*Material to process:*
•••

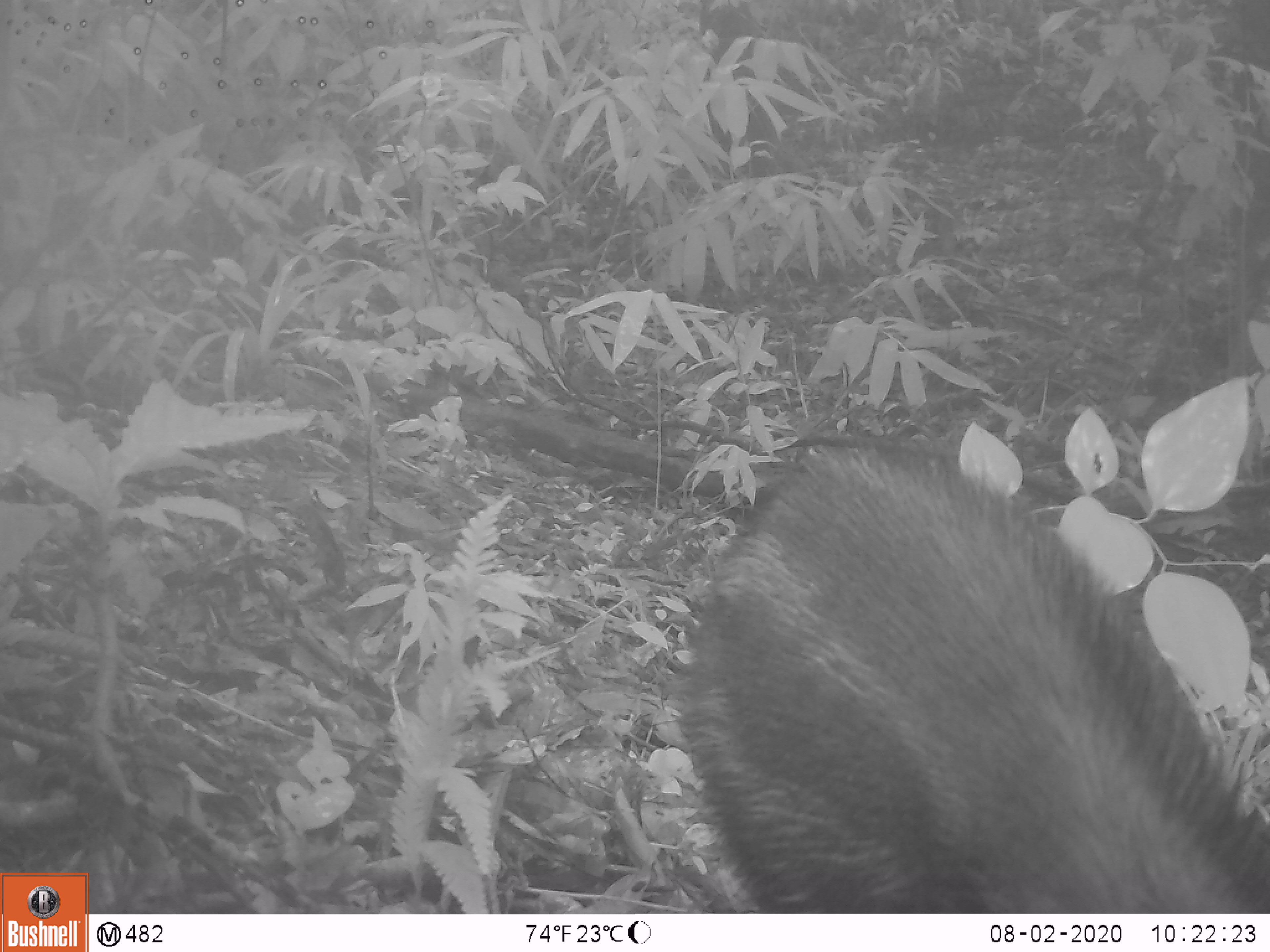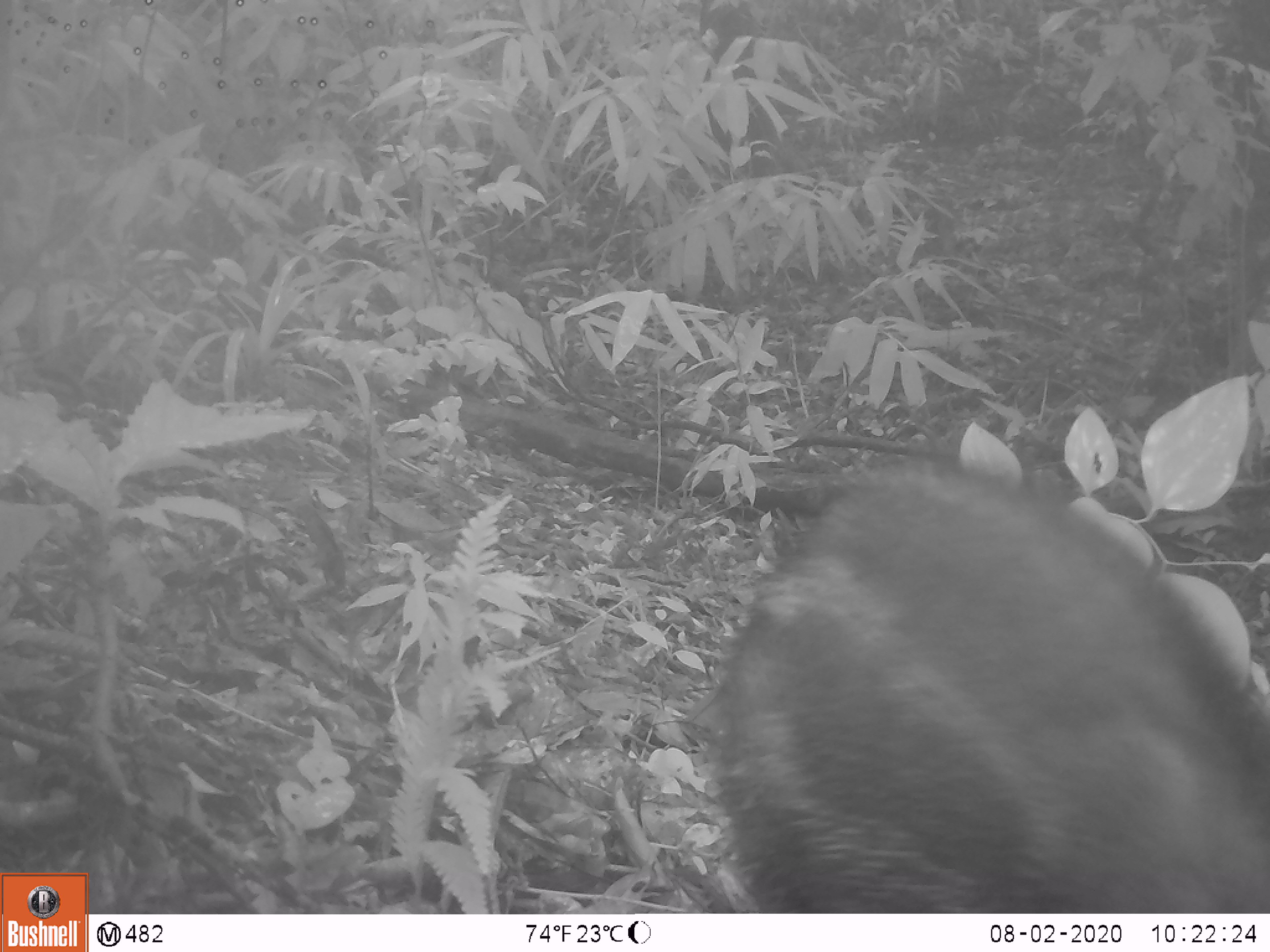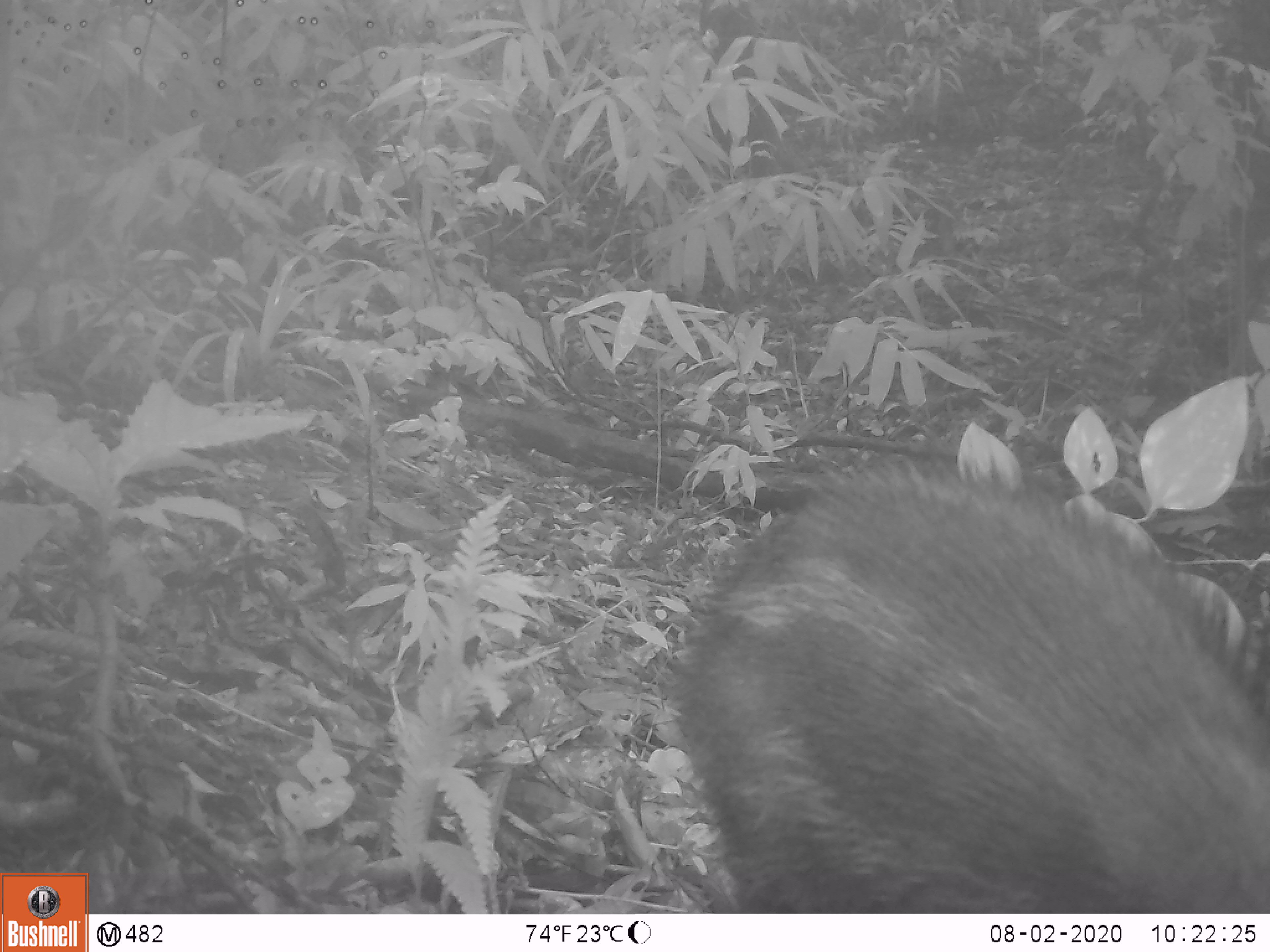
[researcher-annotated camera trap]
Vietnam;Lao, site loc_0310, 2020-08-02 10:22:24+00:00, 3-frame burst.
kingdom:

•••

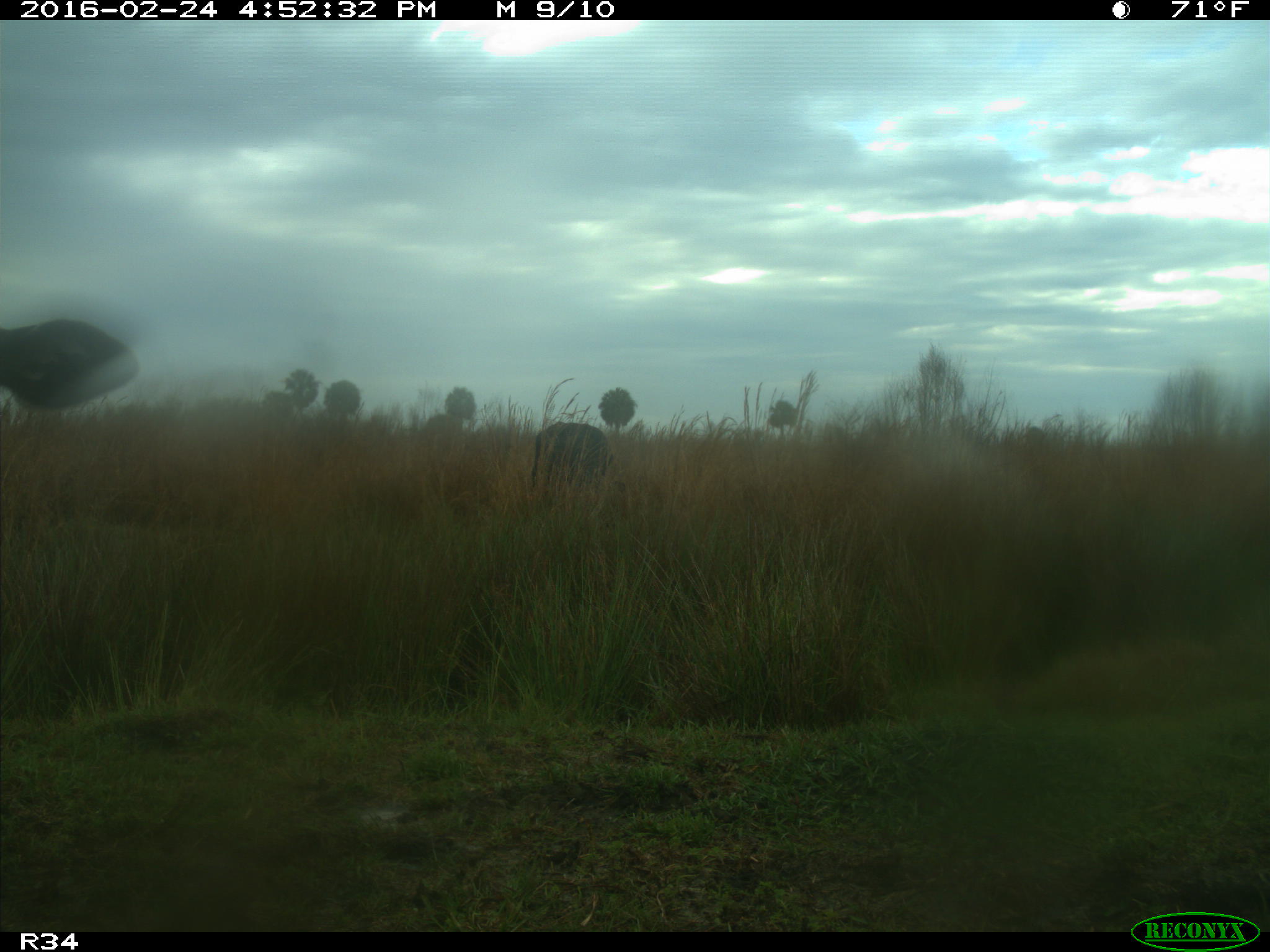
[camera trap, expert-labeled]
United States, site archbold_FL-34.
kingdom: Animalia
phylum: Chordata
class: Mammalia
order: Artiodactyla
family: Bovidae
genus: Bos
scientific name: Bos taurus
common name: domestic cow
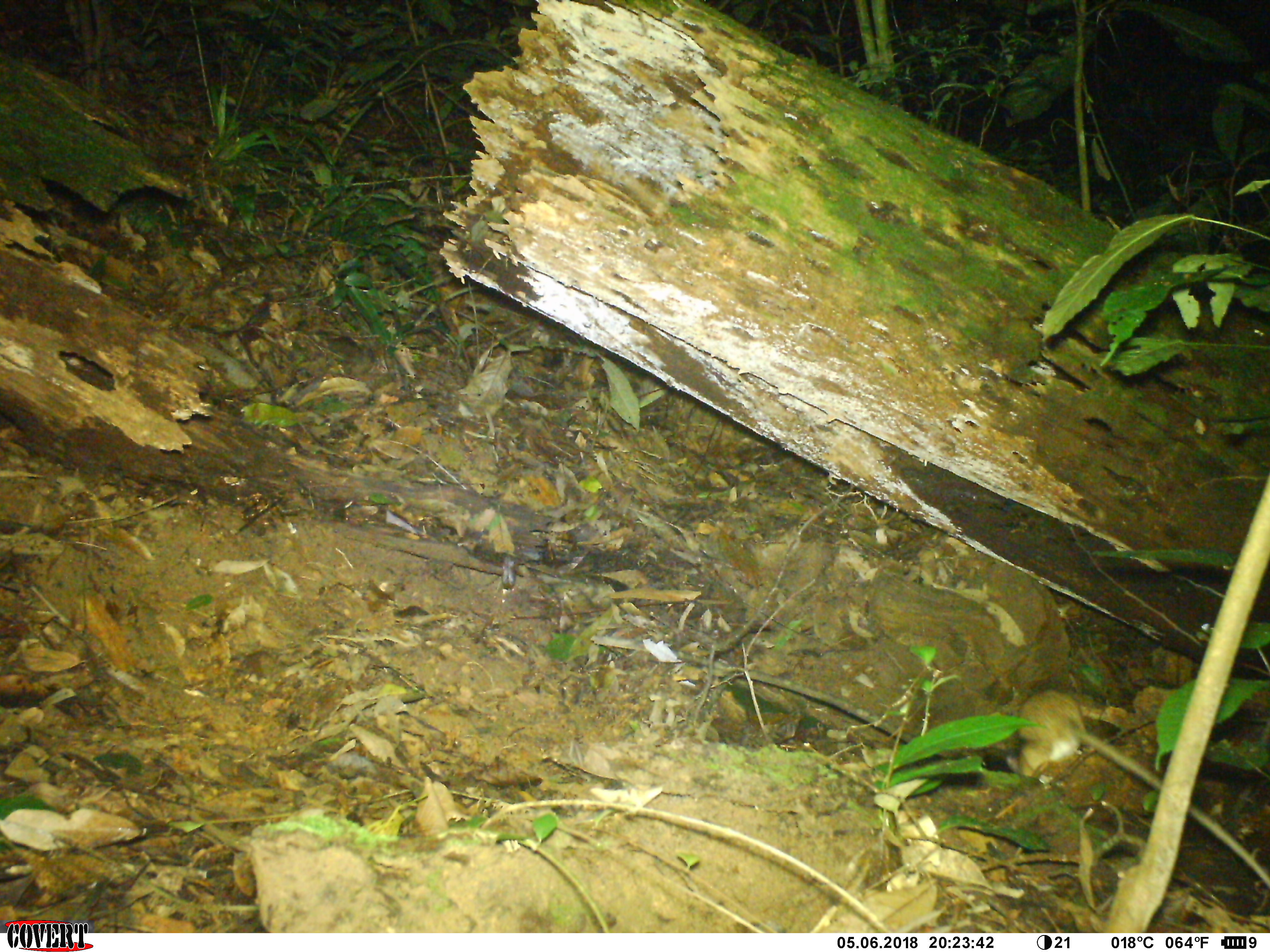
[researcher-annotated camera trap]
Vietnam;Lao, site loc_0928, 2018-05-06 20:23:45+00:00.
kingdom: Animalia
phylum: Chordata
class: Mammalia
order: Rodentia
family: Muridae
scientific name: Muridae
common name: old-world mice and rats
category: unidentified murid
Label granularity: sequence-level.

•••

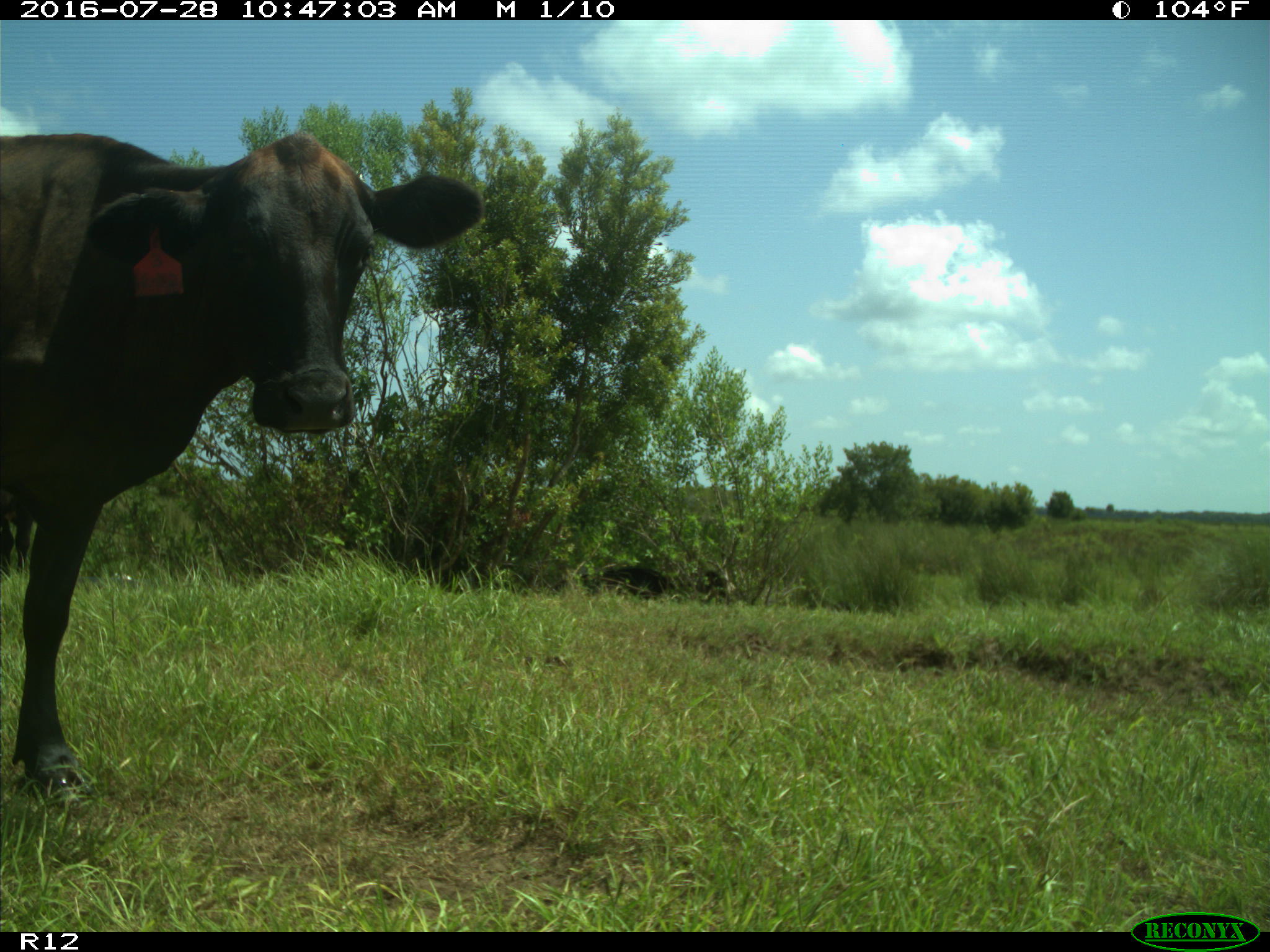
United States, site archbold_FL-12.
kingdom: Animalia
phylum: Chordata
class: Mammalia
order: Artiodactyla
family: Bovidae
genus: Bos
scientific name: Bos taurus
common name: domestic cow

•••

Respond with a number only: how many lines in the material contain the string "site"?

4